What to produce: Copy exactly the lines from the one containing "Does (x=1033, y=503)" through the last line of the records, both included, and nothing more.

Excerpted records:
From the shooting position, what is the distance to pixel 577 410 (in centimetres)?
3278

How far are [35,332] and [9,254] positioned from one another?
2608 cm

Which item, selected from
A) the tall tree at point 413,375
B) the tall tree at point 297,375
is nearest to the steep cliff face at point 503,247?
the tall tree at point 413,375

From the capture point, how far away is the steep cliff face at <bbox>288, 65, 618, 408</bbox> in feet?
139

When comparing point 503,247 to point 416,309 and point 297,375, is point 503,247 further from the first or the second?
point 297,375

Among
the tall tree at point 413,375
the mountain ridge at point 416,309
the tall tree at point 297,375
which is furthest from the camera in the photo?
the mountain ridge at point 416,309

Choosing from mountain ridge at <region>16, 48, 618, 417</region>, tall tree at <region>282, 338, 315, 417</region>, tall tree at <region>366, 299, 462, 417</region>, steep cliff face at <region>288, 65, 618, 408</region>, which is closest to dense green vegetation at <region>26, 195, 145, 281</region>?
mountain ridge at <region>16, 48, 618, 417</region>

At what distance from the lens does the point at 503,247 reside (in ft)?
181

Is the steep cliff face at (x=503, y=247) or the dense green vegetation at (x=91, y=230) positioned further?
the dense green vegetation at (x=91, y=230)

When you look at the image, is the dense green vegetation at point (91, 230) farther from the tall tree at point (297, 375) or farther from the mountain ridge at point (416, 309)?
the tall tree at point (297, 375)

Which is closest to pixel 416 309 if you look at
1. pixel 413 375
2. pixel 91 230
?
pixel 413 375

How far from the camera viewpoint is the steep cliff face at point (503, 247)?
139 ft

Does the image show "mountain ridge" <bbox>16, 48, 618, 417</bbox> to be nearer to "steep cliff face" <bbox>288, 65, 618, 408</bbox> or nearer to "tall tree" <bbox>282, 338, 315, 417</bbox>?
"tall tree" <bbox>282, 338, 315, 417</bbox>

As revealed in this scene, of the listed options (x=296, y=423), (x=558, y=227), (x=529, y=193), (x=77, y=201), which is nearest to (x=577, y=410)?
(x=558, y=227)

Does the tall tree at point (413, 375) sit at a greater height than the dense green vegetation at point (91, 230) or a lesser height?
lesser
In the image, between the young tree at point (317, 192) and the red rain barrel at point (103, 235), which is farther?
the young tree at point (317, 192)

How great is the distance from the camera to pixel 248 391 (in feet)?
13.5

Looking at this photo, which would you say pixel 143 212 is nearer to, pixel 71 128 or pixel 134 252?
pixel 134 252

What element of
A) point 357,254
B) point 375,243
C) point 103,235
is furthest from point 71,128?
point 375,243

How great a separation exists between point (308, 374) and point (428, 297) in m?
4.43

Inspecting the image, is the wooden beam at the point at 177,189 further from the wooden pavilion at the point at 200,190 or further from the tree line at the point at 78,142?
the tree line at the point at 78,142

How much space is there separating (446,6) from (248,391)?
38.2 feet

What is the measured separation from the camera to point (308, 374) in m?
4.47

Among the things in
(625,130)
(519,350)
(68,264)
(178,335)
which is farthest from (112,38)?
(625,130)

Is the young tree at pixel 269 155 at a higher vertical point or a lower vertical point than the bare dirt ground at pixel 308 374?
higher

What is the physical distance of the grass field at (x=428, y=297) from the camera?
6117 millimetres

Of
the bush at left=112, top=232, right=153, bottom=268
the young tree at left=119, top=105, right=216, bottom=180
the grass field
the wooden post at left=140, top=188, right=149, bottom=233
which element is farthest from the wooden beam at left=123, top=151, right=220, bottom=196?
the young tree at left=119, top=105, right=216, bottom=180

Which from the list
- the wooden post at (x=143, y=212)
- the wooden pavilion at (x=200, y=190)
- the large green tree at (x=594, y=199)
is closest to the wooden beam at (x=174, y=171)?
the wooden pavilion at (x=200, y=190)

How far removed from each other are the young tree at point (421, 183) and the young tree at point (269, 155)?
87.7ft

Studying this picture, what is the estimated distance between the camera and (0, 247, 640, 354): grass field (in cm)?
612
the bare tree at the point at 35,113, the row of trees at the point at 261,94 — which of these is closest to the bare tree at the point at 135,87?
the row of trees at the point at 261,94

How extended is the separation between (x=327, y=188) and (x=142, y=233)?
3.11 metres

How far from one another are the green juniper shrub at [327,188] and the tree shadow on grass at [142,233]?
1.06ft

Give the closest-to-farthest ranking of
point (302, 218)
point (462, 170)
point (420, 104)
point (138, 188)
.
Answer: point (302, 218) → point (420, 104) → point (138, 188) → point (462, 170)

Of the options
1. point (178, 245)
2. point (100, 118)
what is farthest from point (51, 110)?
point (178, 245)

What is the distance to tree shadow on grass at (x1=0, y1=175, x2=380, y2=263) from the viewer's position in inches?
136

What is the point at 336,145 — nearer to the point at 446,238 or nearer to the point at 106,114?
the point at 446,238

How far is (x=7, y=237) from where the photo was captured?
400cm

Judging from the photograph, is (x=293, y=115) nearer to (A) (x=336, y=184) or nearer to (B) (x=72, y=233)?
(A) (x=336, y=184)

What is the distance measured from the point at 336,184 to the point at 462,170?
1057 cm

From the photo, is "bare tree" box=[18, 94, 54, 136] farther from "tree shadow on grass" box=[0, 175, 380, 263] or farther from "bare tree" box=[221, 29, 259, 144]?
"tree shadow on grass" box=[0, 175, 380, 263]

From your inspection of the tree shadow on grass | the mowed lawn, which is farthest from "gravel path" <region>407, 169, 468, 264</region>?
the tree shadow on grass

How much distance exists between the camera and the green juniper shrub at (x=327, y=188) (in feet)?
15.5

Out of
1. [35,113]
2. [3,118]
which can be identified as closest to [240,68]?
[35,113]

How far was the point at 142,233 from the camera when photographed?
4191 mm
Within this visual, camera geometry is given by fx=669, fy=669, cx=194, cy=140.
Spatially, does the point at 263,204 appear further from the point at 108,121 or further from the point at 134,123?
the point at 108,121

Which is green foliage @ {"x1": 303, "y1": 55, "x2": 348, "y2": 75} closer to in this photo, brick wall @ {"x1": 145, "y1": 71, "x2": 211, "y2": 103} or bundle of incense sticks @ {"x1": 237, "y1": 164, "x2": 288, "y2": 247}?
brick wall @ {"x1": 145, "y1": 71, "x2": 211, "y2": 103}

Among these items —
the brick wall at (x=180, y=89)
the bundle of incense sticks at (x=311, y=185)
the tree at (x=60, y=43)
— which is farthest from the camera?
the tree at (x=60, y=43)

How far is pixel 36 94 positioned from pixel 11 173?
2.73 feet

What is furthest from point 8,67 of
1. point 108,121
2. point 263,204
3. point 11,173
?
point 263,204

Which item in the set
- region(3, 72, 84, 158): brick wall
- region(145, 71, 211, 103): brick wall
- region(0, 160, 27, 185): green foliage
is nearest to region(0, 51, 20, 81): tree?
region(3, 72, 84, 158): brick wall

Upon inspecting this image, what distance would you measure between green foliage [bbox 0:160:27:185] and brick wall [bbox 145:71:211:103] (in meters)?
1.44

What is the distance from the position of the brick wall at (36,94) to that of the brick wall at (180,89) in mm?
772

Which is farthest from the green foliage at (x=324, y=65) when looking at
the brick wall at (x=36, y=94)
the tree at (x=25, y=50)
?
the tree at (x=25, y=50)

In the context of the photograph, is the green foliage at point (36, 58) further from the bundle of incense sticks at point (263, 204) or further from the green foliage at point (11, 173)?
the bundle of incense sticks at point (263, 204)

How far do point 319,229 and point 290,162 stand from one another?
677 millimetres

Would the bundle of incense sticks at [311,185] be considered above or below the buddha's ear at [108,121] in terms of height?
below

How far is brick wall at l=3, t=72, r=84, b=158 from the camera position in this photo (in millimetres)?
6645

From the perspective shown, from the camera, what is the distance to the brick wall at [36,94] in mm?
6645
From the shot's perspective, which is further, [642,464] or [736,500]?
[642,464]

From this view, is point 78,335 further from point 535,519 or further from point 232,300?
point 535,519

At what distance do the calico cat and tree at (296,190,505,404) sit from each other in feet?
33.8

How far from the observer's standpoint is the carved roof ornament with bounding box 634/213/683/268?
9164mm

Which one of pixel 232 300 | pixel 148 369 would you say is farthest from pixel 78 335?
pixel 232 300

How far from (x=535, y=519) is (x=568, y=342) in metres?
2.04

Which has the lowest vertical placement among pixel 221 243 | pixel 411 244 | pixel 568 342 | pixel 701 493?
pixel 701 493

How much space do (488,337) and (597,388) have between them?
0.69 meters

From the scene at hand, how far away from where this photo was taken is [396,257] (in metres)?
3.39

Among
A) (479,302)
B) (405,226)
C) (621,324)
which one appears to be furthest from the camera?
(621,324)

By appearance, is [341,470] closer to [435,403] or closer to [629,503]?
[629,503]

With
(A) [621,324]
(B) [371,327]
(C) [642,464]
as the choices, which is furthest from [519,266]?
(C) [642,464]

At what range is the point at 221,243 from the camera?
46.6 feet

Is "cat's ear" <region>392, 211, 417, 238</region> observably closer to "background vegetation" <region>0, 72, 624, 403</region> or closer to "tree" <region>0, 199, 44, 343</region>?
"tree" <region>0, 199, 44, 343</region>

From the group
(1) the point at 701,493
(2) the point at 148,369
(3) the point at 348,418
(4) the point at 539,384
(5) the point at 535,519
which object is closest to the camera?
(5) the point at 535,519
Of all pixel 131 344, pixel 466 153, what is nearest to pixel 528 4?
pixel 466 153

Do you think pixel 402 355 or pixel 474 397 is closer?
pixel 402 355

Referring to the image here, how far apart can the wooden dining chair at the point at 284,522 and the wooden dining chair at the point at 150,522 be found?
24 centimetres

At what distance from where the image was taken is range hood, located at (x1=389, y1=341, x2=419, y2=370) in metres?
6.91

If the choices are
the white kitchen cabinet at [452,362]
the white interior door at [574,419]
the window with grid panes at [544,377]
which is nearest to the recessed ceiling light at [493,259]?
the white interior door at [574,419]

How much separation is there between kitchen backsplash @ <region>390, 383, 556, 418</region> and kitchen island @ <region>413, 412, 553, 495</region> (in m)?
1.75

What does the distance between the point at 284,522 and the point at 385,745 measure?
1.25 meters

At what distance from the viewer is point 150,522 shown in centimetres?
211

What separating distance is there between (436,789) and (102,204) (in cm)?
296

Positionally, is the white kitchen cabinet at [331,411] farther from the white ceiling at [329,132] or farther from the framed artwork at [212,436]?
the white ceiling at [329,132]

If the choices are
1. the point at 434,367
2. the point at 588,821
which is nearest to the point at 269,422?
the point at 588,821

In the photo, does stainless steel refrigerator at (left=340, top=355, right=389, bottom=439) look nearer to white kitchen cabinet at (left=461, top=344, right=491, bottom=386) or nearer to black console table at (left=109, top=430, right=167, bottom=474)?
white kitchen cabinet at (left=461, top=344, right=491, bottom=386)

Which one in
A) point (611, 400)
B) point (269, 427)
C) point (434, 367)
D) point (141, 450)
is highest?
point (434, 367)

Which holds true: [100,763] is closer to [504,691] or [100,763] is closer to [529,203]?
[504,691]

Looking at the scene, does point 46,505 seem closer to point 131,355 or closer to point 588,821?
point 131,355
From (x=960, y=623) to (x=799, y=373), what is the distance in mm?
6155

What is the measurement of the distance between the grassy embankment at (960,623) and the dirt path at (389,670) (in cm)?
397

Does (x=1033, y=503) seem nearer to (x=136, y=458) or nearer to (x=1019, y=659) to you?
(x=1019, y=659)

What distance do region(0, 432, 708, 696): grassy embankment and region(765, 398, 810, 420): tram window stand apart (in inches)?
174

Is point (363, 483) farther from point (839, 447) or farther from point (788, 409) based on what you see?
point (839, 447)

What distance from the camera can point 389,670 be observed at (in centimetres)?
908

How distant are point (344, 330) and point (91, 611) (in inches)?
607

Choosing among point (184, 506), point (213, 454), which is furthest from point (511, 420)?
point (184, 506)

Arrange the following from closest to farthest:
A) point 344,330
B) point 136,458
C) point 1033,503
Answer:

Task solution:
Does (x=1033, y=503) seem nearer to (x=136, y=458) or nearer to (x=1019, y=659) to you?
(x=1019, y=659)

What distance do region(0, 432, 708, 696): grassy embankment and region(765, 398, 810, 420): tram window stand apart (in inches)?
174

Is point (363, 483) farther from point (839, 447) or farther from point (788, 409) based on what you see?
point (839, 447)

What distance from the camera can point 389,670 be observed at (in centimetres)?
908

How distant are point (344, 330) and point (91, 611) (in inches)?
607

Choosing among point (184, 506), point (213, 454), which is furthest from point (511, 420)?
point (184, 506)

Arrange the following from closest to farthest:
A) point 344,330
B) point 136,458
C) point 1033,503
Answer:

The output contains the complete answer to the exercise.